Competition in the automotive industry intensified during the 1980s and 1990s. The U.S. industry was particularly hard-hit by the gas crisis of the late 1970s. Many consumers began to favor smaller, less expensive, and often more fuel-efficient Japanese cars. Here, a long line of Japanese cars awaits export from the port of Yokohama.

Sales of U.S. motor vehicles to Americans are expected to remain near the same level in the future, with about 1 to 2 percent growth per year, while foreign markets are expanding at rates that are two, three, and even ten times faster. Because exports will be essential to expanding the auto and auto parts industries, U.S. trade officials have negotiated trade agreements such as the Memorandum of Understanding with Korea (1993), the North American Free Trade Agreement (NAFTA, 1994), and the U.S.-Japan Automotive Framework Agreement (1995). These and other agreements have increased automobile and other exports to Japan, Mexico, and Korea many times over.

*****

What is expected:
Update the part of the U.S. auto industry text that begins with the words "Sales of U.S." and ends with "many times over.", using "trade negotiators" in place of "trade officials".

*****

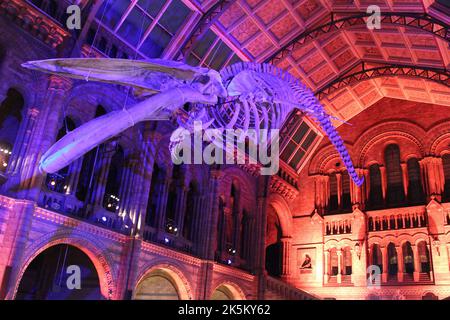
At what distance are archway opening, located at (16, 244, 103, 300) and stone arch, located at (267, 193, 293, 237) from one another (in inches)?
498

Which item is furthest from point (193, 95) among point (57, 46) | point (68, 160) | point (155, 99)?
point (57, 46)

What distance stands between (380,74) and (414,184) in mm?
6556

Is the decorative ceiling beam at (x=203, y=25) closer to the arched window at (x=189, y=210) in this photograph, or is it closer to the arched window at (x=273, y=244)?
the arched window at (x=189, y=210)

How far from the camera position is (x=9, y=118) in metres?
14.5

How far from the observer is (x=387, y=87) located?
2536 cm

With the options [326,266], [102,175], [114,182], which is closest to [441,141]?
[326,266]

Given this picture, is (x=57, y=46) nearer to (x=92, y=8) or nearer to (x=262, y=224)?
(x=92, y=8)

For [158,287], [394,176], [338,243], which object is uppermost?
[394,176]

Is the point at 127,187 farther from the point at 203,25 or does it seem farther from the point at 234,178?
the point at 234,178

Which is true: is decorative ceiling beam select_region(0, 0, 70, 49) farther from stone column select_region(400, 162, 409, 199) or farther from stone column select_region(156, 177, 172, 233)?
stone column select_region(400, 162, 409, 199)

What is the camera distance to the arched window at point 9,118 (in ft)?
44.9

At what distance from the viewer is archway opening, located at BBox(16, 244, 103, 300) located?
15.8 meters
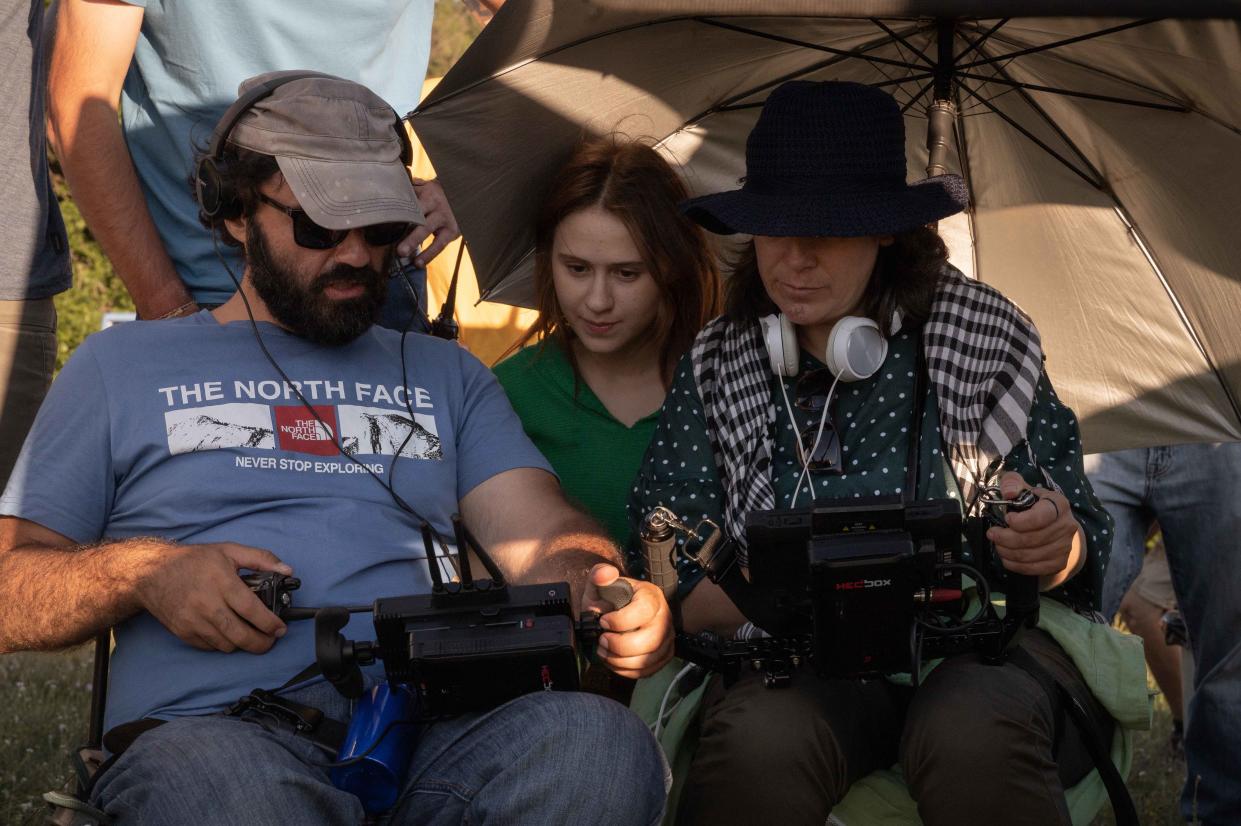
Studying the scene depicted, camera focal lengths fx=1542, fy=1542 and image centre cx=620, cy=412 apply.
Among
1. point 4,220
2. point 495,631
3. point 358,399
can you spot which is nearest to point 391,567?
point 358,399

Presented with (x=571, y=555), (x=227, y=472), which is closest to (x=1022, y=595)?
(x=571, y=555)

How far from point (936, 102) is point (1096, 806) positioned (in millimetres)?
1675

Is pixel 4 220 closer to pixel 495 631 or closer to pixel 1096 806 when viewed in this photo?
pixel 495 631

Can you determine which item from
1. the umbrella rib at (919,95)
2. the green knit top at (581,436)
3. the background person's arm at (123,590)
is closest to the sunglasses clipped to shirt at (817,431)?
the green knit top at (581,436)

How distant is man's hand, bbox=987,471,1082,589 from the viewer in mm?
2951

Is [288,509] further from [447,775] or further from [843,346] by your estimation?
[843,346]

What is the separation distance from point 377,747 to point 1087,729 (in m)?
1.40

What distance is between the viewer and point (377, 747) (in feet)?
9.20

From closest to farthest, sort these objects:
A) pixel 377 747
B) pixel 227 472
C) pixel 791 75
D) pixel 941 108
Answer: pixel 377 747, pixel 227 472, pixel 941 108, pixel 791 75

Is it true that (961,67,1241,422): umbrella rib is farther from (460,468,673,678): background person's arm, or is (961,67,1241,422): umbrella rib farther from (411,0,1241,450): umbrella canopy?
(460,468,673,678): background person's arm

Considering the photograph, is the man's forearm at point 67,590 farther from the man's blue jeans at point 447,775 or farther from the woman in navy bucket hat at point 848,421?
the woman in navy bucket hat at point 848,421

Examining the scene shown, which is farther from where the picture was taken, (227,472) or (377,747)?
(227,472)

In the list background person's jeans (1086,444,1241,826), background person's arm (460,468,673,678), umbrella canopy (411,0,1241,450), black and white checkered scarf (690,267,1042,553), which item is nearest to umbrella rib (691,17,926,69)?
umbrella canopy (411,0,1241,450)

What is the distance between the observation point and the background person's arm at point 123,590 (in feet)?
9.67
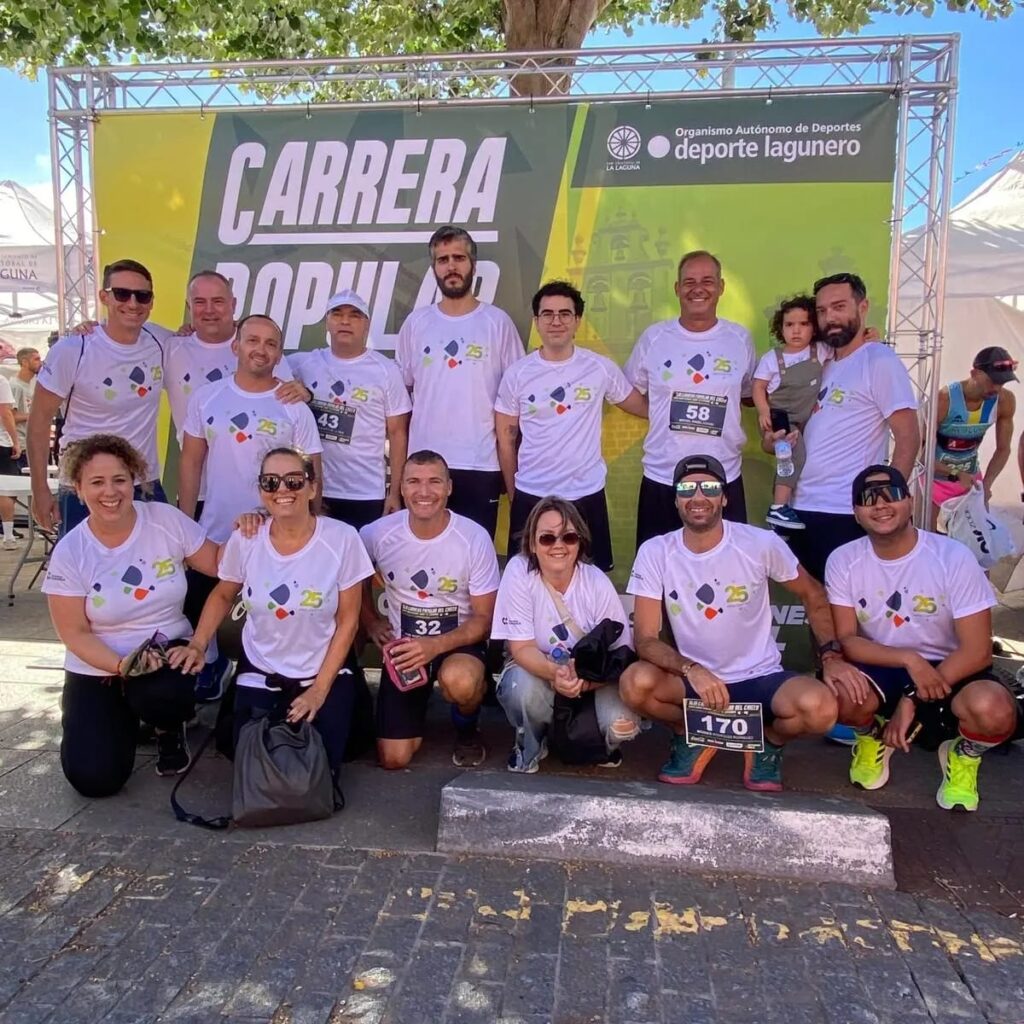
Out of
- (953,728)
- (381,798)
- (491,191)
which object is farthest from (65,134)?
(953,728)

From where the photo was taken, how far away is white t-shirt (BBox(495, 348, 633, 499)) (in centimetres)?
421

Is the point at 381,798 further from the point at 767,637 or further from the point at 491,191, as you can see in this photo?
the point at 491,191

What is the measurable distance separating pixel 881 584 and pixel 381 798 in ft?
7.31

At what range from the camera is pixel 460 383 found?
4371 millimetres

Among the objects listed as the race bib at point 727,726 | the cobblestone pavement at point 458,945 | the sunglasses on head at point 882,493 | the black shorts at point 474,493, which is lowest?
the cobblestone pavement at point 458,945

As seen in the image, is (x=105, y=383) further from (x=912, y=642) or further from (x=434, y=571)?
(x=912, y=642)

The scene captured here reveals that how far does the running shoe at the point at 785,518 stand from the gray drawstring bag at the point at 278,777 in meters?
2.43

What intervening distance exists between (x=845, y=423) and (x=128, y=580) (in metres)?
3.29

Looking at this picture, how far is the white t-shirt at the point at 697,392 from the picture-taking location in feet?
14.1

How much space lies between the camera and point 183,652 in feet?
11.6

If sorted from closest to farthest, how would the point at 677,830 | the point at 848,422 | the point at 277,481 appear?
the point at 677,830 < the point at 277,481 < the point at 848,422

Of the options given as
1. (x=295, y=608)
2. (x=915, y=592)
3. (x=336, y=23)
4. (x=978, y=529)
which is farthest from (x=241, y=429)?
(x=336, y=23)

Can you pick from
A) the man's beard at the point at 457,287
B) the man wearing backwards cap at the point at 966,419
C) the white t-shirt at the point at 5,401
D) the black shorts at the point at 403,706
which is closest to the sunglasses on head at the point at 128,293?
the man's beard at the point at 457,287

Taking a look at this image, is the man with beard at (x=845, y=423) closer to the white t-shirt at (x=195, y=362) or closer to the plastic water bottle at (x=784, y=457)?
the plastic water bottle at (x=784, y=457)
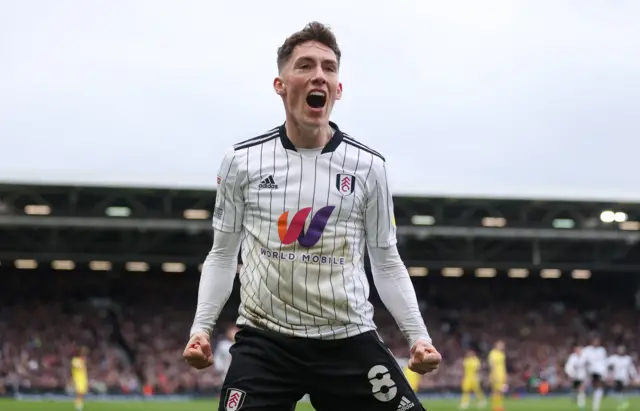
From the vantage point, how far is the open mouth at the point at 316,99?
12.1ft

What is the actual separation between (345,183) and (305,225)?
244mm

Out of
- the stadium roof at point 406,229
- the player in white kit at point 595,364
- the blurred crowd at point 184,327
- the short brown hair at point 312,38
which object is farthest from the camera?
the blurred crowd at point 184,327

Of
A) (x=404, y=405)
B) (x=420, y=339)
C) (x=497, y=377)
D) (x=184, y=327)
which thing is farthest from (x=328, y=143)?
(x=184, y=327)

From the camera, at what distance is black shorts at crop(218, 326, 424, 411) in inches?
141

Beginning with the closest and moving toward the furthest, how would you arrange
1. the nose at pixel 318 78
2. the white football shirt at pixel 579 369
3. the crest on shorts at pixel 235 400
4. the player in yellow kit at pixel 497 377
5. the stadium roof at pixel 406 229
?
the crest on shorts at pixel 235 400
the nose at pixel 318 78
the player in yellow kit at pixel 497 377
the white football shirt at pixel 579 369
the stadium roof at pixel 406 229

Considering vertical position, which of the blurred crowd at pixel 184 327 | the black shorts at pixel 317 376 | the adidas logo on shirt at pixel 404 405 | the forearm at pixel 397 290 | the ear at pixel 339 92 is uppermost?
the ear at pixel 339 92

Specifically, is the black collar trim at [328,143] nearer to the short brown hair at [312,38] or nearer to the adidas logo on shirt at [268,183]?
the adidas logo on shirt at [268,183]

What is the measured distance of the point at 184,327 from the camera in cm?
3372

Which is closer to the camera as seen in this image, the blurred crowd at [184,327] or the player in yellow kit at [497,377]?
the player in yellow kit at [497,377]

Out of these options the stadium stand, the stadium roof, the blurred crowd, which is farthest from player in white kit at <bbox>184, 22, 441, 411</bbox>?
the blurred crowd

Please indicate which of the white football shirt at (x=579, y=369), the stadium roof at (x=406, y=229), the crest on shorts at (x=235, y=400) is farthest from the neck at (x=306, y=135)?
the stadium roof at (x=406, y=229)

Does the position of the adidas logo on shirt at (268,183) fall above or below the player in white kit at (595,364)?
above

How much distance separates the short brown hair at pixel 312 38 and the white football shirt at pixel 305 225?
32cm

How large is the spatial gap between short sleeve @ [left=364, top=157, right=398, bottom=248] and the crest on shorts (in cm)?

*****

The answer:
Sales of U.S. motor vehicles to Americans are expected to remain near the same level in the future, with about 1 to 2 percent growth per year, while foreign markets are expanding at rates that are two, three, and even ten times faster. Because exports will be essential to expanding the auto and auto parts industries, U.S. trade negotiators have negotiated trade agreements such as the Memorandum of Understanding with Korea (1993), the North American Free Trade Agreement (NAFTA, 1994), and the U.S.-Japan Automotive Framework Agreement (1995). These and other agreements have increased automobile and other exports to Japan, Mexico, and Korea many times over.